Maize gene atlas developed by RNA sequencing and comparative evaluation of transcriptomes based on RNA sequencing and microarrays.

Transcriptome analysis is a valuable tool for identification and characterization of genes and pathways underlying plant growth and development. We previously published a microarray-based maize gene atlas from the analysis of 60 unique spatially and temporally separated tissues from 11 maize organs [1]. To enhance the coverage and resolution of the maize gene atlas, we have analyzed 18 selected tissues representing five organs using RNA sequencing (RNA-Seq). For a direct comparison of the two methodologies, the same RNA samples originally used for our microarray-based atlas were evaluated using RNA-Seq. Both technologies produced similar transcriptome profiles as evident from high Pearson’s correlation statistics ranging from 0.70 to 0.83, and from nearly identical clustering of the tissues. RNA-Seq provided enhanced coverage of the transcriptome, with 82.1% of the filtered maize genes detected as expressed in at least one tissue by RNA- Seq compared to only 56.5% detected by microarrays.
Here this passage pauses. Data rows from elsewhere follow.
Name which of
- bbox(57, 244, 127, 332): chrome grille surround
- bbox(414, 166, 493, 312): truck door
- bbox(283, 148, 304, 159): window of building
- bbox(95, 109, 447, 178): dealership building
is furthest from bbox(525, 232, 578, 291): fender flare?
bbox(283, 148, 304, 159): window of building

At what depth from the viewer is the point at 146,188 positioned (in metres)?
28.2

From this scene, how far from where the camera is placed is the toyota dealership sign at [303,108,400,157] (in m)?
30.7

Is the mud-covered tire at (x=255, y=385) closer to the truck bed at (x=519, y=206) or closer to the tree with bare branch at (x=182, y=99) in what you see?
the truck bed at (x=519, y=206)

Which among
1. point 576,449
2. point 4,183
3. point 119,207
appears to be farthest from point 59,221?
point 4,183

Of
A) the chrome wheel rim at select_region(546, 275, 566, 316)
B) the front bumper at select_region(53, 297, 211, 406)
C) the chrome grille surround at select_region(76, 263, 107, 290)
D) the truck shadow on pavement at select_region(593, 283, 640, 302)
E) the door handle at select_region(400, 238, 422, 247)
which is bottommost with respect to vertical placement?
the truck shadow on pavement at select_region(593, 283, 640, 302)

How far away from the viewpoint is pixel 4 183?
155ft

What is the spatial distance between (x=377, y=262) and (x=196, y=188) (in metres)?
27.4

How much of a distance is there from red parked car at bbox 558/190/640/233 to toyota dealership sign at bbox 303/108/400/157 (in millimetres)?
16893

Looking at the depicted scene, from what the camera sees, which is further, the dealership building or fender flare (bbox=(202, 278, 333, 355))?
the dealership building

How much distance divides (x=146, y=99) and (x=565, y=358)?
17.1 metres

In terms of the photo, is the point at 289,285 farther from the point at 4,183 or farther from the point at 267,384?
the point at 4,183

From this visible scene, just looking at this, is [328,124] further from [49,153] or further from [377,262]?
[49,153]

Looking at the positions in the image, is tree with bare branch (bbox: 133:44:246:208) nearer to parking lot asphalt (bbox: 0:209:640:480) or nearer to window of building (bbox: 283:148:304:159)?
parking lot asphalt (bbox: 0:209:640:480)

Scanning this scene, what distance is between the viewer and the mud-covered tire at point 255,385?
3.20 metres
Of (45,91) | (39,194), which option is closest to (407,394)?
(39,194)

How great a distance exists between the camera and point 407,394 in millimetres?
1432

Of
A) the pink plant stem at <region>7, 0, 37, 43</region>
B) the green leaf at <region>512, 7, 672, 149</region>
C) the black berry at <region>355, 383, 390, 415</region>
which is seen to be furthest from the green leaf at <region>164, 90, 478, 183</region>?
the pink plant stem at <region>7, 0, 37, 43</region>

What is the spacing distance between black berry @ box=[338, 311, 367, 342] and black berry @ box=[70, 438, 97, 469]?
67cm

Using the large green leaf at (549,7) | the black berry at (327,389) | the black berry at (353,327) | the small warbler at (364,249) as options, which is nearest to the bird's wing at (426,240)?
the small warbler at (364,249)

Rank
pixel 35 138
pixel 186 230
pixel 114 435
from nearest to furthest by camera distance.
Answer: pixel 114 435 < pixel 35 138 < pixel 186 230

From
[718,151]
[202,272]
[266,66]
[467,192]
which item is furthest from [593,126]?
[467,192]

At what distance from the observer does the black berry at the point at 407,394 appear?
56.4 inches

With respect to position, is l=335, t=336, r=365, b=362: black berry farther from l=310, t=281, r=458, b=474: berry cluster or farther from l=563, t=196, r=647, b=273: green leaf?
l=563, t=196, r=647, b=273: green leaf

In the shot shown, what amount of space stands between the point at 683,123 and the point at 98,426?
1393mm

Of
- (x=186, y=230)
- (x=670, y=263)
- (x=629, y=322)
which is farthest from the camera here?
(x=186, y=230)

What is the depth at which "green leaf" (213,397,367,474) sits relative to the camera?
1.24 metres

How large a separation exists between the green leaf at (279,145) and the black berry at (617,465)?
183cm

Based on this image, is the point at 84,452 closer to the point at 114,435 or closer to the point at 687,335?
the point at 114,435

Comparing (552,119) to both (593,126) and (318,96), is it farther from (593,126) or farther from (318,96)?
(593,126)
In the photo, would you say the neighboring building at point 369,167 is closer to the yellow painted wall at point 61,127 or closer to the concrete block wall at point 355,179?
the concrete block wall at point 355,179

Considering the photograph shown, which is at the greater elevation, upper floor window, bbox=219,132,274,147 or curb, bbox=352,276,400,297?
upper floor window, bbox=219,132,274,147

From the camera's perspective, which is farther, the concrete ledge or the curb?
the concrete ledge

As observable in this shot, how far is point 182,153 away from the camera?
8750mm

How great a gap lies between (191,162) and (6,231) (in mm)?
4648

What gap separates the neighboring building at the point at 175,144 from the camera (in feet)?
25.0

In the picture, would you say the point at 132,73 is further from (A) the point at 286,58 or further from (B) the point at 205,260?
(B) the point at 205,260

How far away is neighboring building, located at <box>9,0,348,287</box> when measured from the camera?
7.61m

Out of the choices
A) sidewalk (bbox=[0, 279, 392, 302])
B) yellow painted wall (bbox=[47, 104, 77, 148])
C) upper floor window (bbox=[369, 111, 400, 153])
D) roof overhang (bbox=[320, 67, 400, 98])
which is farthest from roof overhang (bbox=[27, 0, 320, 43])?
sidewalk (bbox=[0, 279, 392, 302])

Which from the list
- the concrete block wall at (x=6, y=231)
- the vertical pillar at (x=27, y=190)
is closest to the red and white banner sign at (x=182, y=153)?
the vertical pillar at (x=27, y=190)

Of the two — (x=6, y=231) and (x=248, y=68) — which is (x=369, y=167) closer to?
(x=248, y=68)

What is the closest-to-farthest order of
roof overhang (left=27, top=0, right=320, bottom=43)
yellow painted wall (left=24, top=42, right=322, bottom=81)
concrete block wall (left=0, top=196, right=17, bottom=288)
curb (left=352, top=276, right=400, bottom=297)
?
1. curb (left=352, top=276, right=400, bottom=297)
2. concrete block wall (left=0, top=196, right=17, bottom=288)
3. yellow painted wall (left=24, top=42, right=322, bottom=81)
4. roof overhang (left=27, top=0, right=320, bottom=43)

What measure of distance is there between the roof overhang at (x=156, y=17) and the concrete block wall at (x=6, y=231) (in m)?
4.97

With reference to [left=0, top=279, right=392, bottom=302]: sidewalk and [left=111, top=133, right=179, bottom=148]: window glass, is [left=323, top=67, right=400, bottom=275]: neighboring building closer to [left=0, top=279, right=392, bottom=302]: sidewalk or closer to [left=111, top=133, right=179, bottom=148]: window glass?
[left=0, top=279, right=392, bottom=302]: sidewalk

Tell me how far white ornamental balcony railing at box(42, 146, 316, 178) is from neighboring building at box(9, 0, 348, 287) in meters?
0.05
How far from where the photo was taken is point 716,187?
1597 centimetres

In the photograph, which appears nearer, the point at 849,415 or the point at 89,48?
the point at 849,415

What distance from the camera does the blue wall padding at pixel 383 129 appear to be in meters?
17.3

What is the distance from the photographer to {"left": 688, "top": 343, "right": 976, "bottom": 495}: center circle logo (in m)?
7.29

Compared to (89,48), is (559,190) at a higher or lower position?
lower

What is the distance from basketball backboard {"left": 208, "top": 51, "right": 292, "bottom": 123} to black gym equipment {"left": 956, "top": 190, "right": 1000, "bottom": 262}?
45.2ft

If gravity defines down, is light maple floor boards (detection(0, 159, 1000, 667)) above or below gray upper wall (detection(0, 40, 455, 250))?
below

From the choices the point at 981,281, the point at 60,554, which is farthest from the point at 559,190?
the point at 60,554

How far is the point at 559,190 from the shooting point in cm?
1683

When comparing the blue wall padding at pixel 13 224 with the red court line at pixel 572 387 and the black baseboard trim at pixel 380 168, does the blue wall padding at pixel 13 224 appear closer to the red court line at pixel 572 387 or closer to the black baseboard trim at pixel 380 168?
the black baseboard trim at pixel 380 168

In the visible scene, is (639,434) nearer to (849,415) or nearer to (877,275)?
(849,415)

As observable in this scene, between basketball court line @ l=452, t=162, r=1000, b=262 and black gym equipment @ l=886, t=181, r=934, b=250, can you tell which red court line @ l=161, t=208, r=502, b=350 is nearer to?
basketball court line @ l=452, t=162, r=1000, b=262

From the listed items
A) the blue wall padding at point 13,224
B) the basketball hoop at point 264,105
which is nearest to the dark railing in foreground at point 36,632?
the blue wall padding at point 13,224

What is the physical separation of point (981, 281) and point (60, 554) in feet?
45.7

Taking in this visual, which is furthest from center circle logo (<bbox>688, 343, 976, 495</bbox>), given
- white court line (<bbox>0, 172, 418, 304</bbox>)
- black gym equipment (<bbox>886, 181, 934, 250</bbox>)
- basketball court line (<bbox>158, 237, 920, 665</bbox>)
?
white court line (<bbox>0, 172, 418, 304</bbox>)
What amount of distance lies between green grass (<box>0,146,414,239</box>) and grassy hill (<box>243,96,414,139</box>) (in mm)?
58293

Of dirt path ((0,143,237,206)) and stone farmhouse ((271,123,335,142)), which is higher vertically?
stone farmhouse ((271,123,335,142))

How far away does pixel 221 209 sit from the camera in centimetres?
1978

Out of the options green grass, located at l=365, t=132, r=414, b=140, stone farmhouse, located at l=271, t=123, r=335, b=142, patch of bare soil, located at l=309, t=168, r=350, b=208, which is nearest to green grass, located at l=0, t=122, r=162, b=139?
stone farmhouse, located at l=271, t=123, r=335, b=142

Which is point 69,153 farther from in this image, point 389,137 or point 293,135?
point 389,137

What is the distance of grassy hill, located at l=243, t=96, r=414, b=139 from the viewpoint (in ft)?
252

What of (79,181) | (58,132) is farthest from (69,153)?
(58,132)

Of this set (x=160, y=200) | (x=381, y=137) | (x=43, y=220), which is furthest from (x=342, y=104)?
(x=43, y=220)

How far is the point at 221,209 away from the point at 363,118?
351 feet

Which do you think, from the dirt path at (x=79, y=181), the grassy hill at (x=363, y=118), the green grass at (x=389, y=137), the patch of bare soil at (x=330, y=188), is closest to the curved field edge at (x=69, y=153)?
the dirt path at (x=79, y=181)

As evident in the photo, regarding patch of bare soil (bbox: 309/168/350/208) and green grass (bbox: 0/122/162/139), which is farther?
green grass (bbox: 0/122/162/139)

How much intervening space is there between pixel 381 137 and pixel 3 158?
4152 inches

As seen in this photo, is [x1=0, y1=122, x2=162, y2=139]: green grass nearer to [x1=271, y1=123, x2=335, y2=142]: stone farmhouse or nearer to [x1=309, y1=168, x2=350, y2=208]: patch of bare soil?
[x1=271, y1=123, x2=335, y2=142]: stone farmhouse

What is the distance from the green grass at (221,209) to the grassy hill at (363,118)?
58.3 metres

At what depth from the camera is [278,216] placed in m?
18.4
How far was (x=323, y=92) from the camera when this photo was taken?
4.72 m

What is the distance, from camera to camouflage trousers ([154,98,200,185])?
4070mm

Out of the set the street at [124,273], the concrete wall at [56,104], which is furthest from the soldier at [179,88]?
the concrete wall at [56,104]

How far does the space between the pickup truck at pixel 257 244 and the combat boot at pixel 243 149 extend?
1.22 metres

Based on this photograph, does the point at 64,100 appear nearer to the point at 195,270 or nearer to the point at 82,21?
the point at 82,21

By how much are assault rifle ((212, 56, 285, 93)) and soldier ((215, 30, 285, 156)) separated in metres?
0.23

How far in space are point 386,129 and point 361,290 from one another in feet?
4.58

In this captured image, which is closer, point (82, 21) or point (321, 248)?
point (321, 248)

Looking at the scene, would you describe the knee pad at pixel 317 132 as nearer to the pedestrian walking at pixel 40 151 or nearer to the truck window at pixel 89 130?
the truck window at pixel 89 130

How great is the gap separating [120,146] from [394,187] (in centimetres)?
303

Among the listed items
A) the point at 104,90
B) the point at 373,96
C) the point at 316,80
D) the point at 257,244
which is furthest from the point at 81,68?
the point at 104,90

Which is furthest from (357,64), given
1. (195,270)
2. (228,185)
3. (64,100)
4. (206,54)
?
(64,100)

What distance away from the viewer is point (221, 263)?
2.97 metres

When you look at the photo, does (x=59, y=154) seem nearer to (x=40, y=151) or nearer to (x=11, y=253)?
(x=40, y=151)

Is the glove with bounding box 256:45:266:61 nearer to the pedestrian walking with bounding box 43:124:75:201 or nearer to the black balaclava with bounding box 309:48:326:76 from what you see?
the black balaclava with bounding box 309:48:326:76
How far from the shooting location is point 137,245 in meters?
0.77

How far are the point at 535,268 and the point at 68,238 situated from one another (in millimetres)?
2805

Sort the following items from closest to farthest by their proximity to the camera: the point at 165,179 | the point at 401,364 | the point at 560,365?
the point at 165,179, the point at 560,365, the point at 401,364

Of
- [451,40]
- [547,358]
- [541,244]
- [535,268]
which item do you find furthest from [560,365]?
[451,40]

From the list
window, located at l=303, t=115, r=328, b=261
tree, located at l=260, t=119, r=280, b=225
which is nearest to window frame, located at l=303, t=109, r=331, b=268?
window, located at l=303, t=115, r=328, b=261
Further, from the set of 465 maize genes that have been historically well characterized by mutant analysis, 427 show significant expression in at least one tissue by RNA-Seq compared to 390 by microarray analysis. RNA-Seq provided higher resolution for identifying tissue-specific expression as well as for distinguishing the expression profiles of closely related paralogs as compared to microarray-derived profiles. Co-expression analysis derived from the microarray and RNA-Seq data revealed that broadly similar networks result from both platforms, and that co-expression estimates are stable even when constructed from mixed data including both RNA-Seq and microarray expression data. The RNA-Seq information provides a useful complement to the microarray-based maize gene atlas and helps to further understand the dynamics of transcription during maize development.